→ RAW DATA:

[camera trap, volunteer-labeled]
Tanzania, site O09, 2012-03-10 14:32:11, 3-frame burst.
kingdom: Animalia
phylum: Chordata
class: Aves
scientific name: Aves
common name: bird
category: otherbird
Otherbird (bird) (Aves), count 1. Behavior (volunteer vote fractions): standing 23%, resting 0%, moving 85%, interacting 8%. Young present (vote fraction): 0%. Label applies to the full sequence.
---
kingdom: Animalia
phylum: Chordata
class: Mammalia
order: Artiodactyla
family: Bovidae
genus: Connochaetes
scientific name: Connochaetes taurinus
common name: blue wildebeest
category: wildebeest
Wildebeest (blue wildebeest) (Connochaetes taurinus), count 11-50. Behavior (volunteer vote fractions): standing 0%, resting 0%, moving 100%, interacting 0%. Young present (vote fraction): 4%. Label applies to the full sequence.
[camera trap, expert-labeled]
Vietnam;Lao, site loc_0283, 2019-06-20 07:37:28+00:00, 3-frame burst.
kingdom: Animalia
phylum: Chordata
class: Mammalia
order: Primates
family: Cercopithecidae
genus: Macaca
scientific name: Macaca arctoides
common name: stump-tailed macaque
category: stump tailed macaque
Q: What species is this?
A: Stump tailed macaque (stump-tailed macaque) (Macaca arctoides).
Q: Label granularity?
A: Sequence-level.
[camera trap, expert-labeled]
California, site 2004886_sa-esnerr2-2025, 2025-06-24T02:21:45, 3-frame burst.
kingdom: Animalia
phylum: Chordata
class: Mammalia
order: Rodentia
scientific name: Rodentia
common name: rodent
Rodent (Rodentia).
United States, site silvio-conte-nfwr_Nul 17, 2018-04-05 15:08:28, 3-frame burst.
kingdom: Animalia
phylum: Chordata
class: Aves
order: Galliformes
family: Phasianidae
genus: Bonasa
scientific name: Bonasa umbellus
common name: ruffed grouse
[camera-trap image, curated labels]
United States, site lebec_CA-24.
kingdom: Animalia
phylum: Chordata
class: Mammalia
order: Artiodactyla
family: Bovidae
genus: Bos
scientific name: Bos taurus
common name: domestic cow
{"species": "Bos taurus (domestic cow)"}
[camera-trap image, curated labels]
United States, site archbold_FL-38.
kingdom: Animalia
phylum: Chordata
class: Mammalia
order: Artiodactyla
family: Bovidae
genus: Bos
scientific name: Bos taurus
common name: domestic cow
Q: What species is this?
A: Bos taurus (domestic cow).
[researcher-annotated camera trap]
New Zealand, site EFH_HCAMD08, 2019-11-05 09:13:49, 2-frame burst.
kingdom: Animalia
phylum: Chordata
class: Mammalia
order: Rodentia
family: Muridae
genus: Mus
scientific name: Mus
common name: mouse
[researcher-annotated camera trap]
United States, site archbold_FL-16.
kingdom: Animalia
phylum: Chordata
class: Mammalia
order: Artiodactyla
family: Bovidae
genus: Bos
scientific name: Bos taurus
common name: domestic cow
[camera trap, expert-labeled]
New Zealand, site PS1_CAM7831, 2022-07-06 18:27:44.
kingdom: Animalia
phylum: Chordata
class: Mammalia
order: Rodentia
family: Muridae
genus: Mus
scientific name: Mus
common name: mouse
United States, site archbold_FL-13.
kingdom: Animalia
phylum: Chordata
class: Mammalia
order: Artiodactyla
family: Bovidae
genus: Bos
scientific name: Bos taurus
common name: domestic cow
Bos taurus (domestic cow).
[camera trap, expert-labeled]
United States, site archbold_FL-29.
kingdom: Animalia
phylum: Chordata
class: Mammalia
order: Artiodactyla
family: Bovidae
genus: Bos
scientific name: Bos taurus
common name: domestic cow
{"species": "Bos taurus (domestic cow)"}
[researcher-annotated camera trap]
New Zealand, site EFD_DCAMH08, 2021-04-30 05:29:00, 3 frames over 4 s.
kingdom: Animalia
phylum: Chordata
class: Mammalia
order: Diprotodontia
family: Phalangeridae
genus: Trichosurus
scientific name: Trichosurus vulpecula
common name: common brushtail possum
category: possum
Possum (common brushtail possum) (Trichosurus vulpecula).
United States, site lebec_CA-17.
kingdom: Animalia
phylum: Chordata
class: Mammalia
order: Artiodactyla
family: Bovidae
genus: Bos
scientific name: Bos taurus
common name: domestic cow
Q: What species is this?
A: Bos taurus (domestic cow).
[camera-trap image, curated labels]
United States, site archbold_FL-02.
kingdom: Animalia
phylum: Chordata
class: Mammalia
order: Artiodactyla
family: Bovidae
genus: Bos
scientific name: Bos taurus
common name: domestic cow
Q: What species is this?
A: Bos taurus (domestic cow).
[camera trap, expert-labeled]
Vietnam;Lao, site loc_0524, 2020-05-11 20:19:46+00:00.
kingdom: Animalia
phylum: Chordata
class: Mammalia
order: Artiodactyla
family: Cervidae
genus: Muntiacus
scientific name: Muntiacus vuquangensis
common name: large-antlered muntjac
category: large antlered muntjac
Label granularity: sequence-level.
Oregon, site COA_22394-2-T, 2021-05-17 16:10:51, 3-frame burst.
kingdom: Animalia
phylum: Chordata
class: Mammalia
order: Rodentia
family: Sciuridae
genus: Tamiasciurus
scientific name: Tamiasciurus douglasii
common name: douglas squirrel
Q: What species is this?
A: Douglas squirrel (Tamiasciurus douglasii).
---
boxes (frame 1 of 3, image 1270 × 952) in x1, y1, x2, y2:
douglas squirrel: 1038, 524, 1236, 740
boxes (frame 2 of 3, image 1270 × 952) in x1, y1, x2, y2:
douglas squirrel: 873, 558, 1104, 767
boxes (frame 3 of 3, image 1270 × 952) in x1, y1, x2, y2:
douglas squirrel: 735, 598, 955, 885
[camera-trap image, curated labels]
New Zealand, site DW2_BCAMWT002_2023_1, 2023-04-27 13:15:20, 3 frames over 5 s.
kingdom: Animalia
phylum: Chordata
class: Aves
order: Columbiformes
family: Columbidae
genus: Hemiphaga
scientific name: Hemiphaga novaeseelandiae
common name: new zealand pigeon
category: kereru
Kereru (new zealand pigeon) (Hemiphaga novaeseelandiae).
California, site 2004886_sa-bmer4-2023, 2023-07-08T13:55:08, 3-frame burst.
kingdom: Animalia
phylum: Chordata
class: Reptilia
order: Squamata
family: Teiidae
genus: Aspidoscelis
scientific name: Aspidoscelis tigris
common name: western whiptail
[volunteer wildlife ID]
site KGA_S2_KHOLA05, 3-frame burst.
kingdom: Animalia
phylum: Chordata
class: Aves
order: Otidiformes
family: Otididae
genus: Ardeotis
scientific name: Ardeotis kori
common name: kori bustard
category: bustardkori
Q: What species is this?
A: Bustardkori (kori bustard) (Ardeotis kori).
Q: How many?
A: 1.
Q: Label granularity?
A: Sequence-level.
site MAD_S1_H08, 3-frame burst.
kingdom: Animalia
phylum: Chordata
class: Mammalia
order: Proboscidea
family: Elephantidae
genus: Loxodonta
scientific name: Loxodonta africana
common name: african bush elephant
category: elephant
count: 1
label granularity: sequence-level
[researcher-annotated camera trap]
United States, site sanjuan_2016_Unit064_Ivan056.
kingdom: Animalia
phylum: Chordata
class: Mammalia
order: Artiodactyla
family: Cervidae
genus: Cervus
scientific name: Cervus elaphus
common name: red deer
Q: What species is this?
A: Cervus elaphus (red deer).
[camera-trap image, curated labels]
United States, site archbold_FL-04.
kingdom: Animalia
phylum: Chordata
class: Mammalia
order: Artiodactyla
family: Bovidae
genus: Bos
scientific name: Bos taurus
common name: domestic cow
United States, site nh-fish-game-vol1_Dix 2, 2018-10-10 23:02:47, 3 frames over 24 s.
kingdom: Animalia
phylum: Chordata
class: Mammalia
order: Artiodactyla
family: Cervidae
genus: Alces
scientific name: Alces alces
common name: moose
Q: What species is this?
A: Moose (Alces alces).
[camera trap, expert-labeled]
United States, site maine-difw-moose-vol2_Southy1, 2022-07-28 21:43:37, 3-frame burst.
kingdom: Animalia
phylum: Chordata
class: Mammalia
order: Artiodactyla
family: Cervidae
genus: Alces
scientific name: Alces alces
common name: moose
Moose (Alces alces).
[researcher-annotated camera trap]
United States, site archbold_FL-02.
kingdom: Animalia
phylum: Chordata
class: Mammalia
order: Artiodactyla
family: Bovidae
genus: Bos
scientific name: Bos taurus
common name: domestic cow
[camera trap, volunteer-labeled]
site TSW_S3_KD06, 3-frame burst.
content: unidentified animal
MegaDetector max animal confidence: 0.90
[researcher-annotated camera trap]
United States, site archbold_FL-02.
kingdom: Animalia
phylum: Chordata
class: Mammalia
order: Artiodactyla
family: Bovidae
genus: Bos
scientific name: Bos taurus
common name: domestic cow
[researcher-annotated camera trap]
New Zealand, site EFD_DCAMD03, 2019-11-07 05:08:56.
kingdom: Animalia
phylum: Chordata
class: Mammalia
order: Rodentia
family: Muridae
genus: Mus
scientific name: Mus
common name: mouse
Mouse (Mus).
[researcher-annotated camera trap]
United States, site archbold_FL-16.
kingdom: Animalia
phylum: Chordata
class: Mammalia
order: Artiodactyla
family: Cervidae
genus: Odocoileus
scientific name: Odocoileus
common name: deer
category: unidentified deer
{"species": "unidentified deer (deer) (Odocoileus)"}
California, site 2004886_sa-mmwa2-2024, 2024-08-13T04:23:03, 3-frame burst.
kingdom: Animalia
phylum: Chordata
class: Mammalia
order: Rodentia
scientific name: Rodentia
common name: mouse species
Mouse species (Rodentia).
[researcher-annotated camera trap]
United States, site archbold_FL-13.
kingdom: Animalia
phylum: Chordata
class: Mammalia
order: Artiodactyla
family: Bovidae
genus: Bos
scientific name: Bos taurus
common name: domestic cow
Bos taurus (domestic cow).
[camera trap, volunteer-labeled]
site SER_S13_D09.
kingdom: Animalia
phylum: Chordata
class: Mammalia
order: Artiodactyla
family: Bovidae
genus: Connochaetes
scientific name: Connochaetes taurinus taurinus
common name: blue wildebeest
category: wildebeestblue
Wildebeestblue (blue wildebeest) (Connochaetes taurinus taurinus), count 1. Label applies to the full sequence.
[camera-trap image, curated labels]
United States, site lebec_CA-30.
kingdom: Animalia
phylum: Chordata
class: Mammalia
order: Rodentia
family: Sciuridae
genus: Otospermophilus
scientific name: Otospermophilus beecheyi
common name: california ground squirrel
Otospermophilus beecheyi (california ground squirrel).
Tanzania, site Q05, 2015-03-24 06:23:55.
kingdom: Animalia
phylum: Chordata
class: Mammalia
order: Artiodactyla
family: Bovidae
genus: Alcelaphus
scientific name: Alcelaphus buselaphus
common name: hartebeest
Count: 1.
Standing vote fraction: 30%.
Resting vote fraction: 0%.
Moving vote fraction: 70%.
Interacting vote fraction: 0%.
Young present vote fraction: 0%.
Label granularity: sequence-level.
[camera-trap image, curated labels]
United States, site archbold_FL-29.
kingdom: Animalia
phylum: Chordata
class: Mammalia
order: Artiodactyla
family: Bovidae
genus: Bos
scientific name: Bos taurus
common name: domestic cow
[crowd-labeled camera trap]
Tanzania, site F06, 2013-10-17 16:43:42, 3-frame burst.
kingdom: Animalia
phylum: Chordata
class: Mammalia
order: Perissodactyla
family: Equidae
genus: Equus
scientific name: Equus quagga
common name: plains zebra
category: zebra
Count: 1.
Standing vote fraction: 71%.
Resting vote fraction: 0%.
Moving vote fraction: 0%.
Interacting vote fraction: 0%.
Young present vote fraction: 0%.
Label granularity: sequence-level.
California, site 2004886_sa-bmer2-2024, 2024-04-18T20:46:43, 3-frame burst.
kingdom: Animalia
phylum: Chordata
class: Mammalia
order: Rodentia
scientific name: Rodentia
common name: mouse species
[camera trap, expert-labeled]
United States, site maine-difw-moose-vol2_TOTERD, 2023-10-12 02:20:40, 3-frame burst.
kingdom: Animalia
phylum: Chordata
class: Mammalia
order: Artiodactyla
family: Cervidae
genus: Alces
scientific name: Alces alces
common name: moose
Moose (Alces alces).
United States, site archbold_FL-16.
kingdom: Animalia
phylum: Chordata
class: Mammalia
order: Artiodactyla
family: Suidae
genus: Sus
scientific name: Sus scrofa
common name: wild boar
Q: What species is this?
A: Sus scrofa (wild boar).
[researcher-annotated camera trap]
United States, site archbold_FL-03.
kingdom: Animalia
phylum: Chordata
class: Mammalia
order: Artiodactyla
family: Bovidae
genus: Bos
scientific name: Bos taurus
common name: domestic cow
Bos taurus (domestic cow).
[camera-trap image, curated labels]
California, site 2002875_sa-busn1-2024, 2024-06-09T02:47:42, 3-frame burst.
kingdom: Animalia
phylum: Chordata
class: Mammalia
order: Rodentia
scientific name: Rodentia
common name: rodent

→ TASK TO CARRY OUT:
Scan the entries for lines holding the string "difw", then copy every one of them.

→ FINISHED TASK:
United States, site maine-difw-moose-vol2_Southy1, 2022-07-28 21:43:37, 3-frame burst.
United States, site maine-difw-moose-vol2_TOTERD, 2023-10-12 02:20:40, 3-frame burst.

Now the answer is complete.